Blood samples collected during the examination were centrifuged, aliquoted, and frozen to −70°C on site, before being shipped on dry ice to central laboratories where they were stored at −70°C until analysis (28). Serum 25-hydroxyvitamin D was measured by a radioimmunoassay kit after extraction with acetonitrile (DiaSorin, Inc., Stillwater, Minnesota) by the National Center for Environmental Health in Atlanta, Georgia (29). Serum 25-hydroxyvitamin D concentrations ranged from 8.7 to 243.6 nmol/liter after one person with a 25-hydroxyvitamin D value of 400.1 nmol/liter was excluded.
Data in this report are restricted to non-Hispanic White, non-Hispanic Black, and Mexican-American adults, aged 20 or more years, who attended the mobile examination centers (n = 15,148) after excluding those who had missing 25-hydroxyvitamin D measurements (n = 790), the one person with a very high outlying 25-hydroxyvitamin D value of 400.1 nmol/liter, and those who were of “other” race/ethnicity (n = 634).
Statistical analyses were carried out with SUDAAN, version 9.0.0, software (SUDAAN Statistical Software Center, Research Triangle Park, North Carolina), by using the sampling weights from the mobile examination centers to adjust for oversampling of non-Hispanic Blacks and Mexican Americans and to correct standard errors for any design effect arising from clustered sampling. Statistical significance was two sided.

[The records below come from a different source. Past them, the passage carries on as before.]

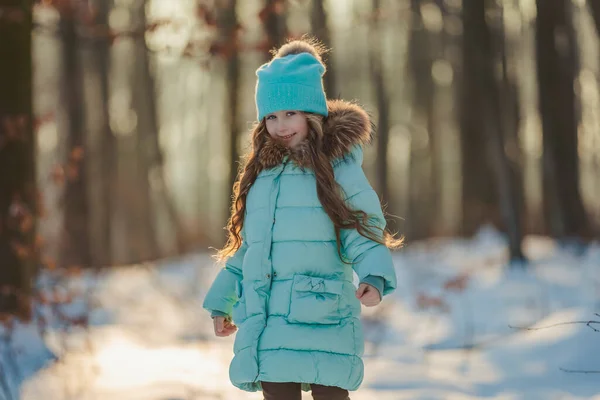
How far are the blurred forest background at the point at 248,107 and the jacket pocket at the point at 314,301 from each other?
1338 millimetres

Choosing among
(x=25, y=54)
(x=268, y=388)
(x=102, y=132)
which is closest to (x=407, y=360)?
(x=268, y=388)

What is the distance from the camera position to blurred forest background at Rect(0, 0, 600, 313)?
26.2ft

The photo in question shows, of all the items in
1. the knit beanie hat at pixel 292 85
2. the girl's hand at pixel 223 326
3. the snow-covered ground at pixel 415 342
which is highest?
the knit beanie hat at pixel 292 85

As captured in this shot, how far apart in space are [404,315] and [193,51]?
4.74m

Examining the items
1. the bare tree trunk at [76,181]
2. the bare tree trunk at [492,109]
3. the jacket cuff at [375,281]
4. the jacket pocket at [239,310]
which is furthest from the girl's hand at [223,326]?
the bare tree trunk at [76,181]

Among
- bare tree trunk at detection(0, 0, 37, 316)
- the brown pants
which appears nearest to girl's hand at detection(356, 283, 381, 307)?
the brown pants

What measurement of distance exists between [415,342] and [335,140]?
17.3 ft

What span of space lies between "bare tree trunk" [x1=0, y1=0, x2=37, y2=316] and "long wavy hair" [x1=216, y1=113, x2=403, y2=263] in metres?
4.57

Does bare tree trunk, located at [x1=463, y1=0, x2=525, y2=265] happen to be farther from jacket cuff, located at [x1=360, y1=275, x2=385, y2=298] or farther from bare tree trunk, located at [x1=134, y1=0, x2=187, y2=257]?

The (weighted) proportion of all participants who did some type of outdoor physical activity in the last month was 78 percent; some type of indoor activity, 56 percent; and either, 86 percent (table 1). The proportion who engaged in outdoor leisure activity in the past month was similar for those aged 20–39 and 40–59 years (each with 80 percent) but lower for those aged 60 or more years (71 percent). There was even greater variation with age in the proportion engaging in indoor activity, from 68 percent in the youngest age group down to 37 percent in the oldest group. Males were more likely than females to participate in outdoor and indoor activities. With regard to race/ethnicity, non-Hispanic Whites were most likely to engage in both outdoor and indoor activities and Mexican Americans least likely. The proportion engaging in outdoor and indoor activity also varied by month, being lowest in January-February and increasing to a peak in July-August before declining again.

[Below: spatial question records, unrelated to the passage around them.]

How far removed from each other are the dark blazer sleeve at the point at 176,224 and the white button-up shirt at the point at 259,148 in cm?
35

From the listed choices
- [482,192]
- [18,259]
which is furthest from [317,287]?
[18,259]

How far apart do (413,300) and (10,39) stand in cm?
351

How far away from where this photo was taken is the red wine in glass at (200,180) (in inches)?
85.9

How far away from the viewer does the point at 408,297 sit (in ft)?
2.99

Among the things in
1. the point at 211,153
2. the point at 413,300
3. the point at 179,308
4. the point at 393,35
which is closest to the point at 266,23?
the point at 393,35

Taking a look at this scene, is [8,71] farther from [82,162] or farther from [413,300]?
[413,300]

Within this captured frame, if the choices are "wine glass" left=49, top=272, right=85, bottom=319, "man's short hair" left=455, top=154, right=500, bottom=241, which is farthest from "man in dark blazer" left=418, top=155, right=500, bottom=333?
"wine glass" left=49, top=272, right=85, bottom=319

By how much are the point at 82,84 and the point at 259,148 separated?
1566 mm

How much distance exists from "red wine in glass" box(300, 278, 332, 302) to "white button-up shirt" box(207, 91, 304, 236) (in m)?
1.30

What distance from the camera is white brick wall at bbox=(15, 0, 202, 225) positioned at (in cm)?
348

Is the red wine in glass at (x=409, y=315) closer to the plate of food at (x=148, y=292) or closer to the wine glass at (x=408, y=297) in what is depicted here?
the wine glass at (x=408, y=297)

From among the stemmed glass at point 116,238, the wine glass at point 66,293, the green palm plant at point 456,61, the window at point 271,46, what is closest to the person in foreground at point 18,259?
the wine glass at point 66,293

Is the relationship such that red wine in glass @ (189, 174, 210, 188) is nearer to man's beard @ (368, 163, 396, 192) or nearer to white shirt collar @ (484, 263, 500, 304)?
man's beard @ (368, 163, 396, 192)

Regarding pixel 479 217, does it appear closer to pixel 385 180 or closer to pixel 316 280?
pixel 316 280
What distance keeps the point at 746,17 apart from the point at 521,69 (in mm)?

The adjusted mean serum 25-hydroxyvitamin D concentrations varied between levels of demographic and lifestyle variables (table 2). The vitamin D level decreased with increasing age, particularly between the ages of 20–39 and 40–49 years, and was lower in women than men. For race/ethnicity, vitamin D was highest in non-Hispanic Whites, intermediate in Mexican Americans, and lowest in non-Hispanic Blacks. Vitamin D levels were inversely associated with body mass index. The expected seasonal variation in 25-hydroxyvitamin D was present, with levels being lowest in March-April and highest in July-October, adjusting for covariates.
Vitamin D concentrations were also related to lifestyle, being positively associated with frequency of milk intake in the last month and with daily amount of vitamin D supplement intake, but not with cereal intake. With regard to leisure physical activity, the adjusted mean serum 25-hydroxyvitamin D concentrations were lowest in participants who had no leisure-time physical activity during the previous month, compared with those who were physically active, and increased in a stepwise fashion with increasing frequency of activity.

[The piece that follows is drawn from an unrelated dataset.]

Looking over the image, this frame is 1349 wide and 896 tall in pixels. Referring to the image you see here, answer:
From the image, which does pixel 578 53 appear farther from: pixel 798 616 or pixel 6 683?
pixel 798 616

Table 3 shows the association between serum 25-hydroxyvitamin D and the place (outdoor/indoor) and intensity (aerobic/nonaerobic) of leisure physical activity. Compared with that of inactive participants, the mean difference in serum 25-hydroxyvitamin D level increased with the frequency of both outdoor and indoor activities, with adjustment for demographic and lifestyle variables, but the difference in vitamin D was twice as high for outdoor activities as for indoor activities. The intensity of physical activity was associated with a difference in vitamin D similar to that with outdoor activity, with vitamin D being 10.7 nmol/liter higher in people engaging in daily vigorous activities and 11.5 nmol/liter higher in people engaging in daily outdoor activities compared with inactive people. However, when all three categories of physical activity were entered in the same model, only outdoor activity remained significantly associated with a higher serum 25-hydroxyvitamin D level compared with inactive people (p = 0.0005).
We examined the differences in vitamin D by frequency of outdoor activities to see if the differences varied by demographic variable and time of year. Figure 1 shows that the mean difference in 25-hydroxyvitamin D level between those who engaged in outdoor activities compared with those who engaged in none in the past month was similar for those aged 20–39 and 60 or more years (13 vs. 16 nmol/liter, respectively). The mean vitamin D differences for frequency of outdoor activity were similar for men and women and did not vary greatly by time of year (data not shown). In contrast, the mean vitamin D difference by frequency of outdoor activity varied with race/ethnicity, being higher at all activity frequency levels in non-Hispanic Whites compared with both Mexican Americans and non-Hispanic Blacks (figure 2).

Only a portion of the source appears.